Almost two months later, work started again on the wall of houses. First a vast hoarding went up around the area and for a few weeks became a gigantic scribbling board where the neighbourhood painted and chalked up its politics and religion, its messages of love and hate. Posters were stuck here and there. In no time the red and yellow slogans became stamped the one upon the other like shouts vying in shrillness. The houses behind stayed silent and almost hidden. Only the empty windows of their top floors and a few broken chimneys could be seen above the hoarding, and for a while it seemed that these chalked boards spoke for the present, while the houses spoke only of the past. Again the people in the paintshop lifted their eyes from the ordered patterns in their hands to stare across at the bizarre, criss-crossing patterns on the boards. Their feelings were mixed. Some shut this out and got on with the choice of stripe or square, as though to show that at least some area of the universe could be regulated. Others saw life in the haphazard scrawls – frantic, vulgar, moving, hateful – but life. Yet even the stuff on the boards did not last. The chalk was washed by rain and the paint chipped off by penknives. Wind tore the posters. The paper mouths of candidates for election, the vendors of quick salvation, were stripped of half their smile in one night’s gale.

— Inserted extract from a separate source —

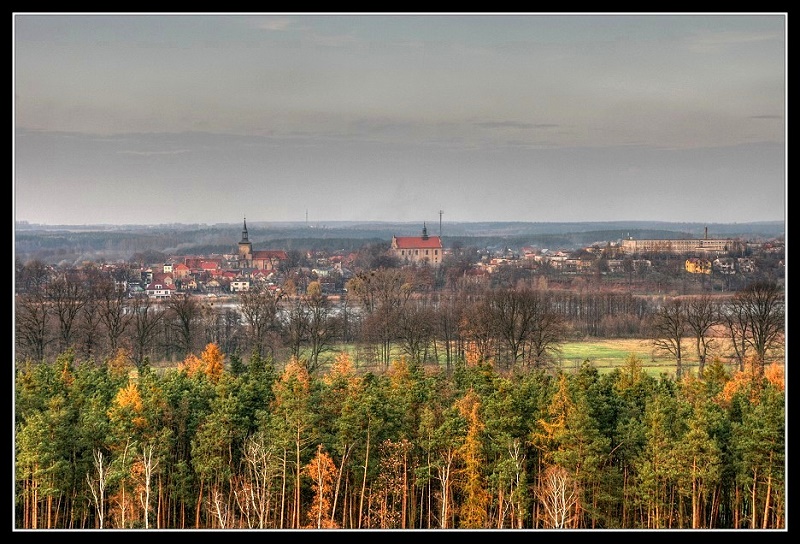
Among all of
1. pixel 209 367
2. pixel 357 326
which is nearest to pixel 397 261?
pixel 357 326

And one day the final demolishers moved in. All morning a great swinging b
all of metal battered the wall of the buildings. From behind the hoarding came a slow, steady rumbling of falling bricks, then the thick sigh of heavy dust subsiding. In places, the more stubborn stone took a fierce barrage of beating before it finally let go, but by midday it was all down. A huge powdery cloud hung in the air over that part of the city, making the noon light glow a dusky orange like that of the setting sun.
All during the morning, whenever they had a moment, the men in the paint shop had looked across. One moment they had still seen the skeletal lines of upper windows. When they looked again, even these ghosts had vanished. There was only the dust-cloud slowly rising. Joe had been called away to advise on paint. It was the same old question. ‘Yes, long-lasting of course,’ he reassured, ‘but not ever lasting. I can’t promise that, I’m sorry to say – not for walls or anything else. I’ve had a bit of wear and tear in my time and it’s starting to show … Bit of the shine gets rubbed away, your brilliant gloss starts to go, chips flaking off here and there. It’s all the same – paint, skin, teeth, hair – well, it’s got to come sometime, hasn’t it?’
‘They get me worried,’ said Joe, as he returned to the counter, ‘those ones who want a signed and dated guarantee of immortality for themselves and their houses. We’re not gods!’